Corações Não Assim Tão Bondosos



            No decorrer das eras, é interessante notar o quanto as diferentes formas de arte influenciam umas as outras. É comum encontrar musica influenciada por filmes de horror, assim como filmes influenciados por música (como Woody Allen e seu amor por jazz que pulsa por provavelmente todos seus filmes, pelo menos os ambientados em Nova Iorque). Da mesma forma, e provavelmente numa frequência maior, temos filmes influenciados por escritores – ao ponto de darmos um termo que remeta diretamente a um autor.
            Temos filmes, por exemplo, “dostoievskianos”. Claro que isso pode representar um alusão a faceta de abordar personagens cuja introspecção se faz ouvida (ou não há um pouco do protagonista de  Notas Do Subsolo em todos os problemáticos do cinema, como Travis Binkle?) ou aquela fatalista e irônica, do destino guiado por aleatoriedades (como o declaradamente influenciado “Match Point”, de Woody Allen, e que não é a única obra desse autor, confessadamente fã de Dostoievsky , a ter esse tom).
            “Kind Hearts and Coronets” (As Oito Vitimas),  filme de 1949 de Robert Hamer, estrelando Alec Guiness (que manteve uma parceria com o diretor em mais filmes) faz um misto de ambas as categorizações da influência do escritor russo:  o personagem de Guiness nos revela seus pensamentos através da narração ao mesmo tempo que os acontecimentos se dão até chegar num ápice dostoieviskiano.
            Através de uma narrativa bem contida e sem muitas firulas, Hamer torna o que poderia ser uma corriqueira história de vingança e assassinato num interessante estudo de personagem.

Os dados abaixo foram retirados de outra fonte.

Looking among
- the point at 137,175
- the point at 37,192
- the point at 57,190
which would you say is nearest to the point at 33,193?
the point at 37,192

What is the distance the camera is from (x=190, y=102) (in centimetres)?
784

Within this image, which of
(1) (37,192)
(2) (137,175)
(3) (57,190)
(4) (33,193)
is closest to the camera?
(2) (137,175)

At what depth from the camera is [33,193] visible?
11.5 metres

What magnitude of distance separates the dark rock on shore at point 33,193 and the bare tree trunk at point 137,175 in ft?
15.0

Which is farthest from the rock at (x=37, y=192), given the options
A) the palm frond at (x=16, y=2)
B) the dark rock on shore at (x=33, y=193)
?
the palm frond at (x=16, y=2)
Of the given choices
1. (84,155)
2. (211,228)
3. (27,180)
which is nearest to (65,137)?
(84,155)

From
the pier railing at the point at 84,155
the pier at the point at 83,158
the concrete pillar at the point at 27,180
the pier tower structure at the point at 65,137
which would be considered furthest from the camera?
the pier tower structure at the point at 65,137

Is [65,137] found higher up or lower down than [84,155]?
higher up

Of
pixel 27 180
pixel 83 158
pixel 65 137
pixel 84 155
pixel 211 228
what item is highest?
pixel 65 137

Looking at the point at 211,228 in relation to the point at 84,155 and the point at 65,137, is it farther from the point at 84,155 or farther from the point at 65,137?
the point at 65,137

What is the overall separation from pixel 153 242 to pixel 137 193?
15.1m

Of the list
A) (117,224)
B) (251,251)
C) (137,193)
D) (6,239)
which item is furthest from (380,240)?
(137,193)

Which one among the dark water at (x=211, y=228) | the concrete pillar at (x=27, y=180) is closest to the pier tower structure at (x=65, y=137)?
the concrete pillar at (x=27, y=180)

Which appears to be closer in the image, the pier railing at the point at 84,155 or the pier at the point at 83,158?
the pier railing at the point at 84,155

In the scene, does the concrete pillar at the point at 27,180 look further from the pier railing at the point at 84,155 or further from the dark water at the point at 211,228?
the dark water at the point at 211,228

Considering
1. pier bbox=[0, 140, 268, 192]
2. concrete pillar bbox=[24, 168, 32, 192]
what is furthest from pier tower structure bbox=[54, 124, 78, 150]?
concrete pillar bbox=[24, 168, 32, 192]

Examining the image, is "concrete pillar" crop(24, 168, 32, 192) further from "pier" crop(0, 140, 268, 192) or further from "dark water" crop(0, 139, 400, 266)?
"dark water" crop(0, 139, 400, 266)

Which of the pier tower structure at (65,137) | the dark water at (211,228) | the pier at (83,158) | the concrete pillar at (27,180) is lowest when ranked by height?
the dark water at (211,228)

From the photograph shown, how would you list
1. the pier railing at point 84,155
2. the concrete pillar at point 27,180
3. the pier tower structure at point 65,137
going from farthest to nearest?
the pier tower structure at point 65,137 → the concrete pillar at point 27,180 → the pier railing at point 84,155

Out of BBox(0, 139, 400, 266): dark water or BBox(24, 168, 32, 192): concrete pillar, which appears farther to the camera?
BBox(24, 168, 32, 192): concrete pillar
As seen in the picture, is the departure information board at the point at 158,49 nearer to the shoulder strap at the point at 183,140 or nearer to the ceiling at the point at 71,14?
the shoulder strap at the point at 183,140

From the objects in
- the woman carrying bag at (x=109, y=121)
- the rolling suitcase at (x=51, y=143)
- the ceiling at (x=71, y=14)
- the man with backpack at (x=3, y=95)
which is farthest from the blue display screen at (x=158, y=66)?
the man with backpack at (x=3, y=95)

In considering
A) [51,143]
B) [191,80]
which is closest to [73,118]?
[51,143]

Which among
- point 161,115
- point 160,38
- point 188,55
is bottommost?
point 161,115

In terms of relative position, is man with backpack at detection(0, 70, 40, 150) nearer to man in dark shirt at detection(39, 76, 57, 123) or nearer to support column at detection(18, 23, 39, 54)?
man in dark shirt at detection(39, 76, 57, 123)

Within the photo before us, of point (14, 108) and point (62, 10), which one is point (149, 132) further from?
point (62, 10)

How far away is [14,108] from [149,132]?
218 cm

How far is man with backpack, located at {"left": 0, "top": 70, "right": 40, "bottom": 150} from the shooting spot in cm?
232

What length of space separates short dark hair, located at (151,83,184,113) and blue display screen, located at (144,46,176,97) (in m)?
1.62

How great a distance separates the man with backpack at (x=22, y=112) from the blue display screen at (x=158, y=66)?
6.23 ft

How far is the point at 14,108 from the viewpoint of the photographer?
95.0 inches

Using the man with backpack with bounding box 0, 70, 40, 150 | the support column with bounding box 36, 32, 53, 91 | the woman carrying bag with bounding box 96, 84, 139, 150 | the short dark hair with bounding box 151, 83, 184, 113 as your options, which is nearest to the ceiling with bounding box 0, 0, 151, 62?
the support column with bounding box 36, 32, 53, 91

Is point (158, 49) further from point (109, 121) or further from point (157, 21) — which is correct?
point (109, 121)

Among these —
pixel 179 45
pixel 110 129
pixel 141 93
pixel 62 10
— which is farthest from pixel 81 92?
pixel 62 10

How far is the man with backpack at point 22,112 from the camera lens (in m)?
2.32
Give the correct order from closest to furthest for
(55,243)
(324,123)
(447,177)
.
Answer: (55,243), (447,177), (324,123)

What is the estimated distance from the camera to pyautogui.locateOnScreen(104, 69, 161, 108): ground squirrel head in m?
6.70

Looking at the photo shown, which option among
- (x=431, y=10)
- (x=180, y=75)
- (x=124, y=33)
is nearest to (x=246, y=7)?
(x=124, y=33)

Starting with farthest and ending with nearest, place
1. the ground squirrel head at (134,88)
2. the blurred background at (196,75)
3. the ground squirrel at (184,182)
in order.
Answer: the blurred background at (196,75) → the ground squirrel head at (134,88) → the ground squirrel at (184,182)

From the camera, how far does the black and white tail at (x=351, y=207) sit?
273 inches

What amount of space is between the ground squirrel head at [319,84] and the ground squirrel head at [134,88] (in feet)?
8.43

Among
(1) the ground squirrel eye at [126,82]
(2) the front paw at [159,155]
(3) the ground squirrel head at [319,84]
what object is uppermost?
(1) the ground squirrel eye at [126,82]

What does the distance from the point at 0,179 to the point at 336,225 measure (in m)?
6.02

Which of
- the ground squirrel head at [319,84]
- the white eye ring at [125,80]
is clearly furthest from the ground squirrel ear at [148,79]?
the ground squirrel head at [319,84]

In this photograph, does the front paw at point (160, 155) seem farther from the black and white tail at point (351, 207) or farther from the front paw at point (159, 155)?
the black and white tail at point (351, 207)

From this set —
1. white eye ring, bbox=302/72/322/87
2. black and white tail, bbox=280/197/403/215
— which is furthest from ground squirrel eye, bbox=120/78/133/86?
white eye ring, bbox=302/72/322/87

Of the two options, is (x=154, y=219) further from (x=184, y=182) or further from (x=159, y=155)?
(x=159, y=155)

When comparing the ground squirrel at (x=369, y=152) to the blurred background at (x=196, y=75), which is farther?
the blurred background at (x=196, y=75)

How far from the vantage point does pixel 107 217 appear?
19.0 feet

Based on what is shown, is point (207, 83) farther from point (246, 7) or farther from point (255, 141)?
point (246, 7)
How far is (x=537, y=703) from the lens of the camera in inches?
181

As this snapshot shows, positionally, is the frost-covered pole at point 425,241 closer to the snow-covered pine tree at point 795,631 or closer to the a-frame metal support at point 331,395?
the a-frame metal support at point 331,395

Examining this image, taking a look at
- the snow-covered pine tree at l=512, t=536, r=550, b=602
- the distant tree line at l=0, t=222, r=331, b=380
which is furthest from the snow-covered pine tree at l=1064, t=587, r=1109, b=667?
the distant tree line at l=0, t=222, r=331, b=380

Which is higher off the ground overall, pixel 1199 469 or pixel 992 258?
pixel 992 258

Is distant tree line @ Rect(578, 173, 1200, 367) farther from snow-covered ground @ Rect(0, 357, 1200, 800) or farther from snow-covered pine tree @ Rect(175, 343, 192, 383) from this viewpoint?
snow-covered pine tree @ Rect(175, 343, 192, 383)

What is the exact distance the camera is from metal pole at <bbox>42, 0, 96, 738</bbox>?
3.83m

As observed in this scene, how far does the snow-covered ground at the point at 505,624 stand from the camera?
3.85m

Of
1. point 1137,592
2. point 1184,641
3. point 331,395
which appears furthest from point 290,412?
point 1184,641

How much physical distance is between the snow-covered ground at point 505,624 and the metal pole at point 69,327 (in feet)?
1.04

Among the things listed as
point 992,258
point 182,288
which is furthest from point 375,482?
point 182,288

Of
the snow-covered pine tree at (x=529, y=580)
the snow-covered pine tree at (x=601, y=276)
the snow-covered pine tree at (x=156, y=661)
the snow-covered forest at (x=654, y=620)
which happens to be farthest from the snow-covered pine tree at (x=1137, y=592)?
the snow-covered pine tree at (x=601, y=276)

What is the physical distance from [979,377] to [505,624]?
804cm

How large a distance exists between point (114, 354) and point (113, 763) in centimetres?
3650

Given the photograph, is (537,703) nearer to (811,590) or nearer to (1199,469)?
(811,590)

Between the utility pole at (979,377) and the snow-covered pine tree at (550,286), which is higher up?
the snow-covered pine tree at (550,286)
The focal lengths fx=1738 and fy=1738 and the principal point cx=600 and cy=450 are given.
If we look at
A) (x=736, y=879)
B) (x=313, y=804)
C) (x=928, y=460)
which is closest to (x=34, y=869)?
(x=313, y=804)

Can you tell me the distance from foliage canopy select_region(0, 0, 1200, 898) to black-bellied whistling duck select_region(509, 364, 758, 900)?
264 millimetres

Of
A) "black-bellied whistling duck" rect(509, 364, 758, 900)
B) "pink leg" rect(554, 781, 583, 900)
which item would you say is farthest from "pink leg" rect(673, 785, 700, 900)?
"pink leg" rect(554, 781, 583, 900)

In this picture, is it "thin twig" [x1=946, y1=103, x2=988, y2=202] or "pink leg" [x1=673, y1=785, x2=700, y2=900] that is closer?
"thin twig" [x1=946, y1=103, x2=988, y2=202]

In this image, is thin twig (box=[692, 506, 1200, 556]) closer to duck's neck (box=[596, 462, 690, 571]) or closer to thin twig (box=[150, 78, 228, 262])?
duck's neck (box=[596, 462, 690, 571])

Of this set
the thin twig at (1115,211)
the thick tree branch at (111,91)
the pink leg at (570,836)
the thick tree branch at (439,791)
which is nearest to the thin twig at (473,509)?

Reforça essa noção ainda o fato de se tratar de, à princípio, um anti-herói, mas que é espertamente desconstruído através da duração do longa. A maior prova de que este foi o melhor caminho é de que, de fato, sentimos simpatia pelo personagem,  e esta simpatia perdura até mesmo depois que ele toma atitudes moralmente duvidosas, até para um anti-herói.
            É nesse tom, de típico Dostoievski,  que o protagonista se utiliza de subterfúgios, como a “missão” de vingar a mãe, mas que nada mais são mascaras para esconder os seus verdadeiros motivos mesquinhos (é só notar como ele reclama durante bom tempo do filme das coisas que ele tem que fazer para poder sobreviver, como se estivessem roubando dele uma posição mais nobre na sociedade – um comportamento nada humilde).
            Relacionado ao fato do filme tratar um vilão como anti-herói, é o clima tranquilo com o qual as mortes são tratadas – não há qualquer ponta de drama exagerado, e os assassinatos são tratados quase como brincadeira.  A calma e o teor irônico da narração de Guiness ainda servem para exacerbar esta noção.
            Por fim, impossível deixar de notar a incrível multiplicação de Guiness (impossível não falar dele repetidamente – ele é o astro do show aqui, acima de tudo) em oito (!) personagens, feito que, aliado ao trabalho de maquiagem de mais de 60 anos atrás, impressiona muito mais do que as peripécias semelhantes da atualidade. Sim, é de você mesmo que falo, Eddie Murphy.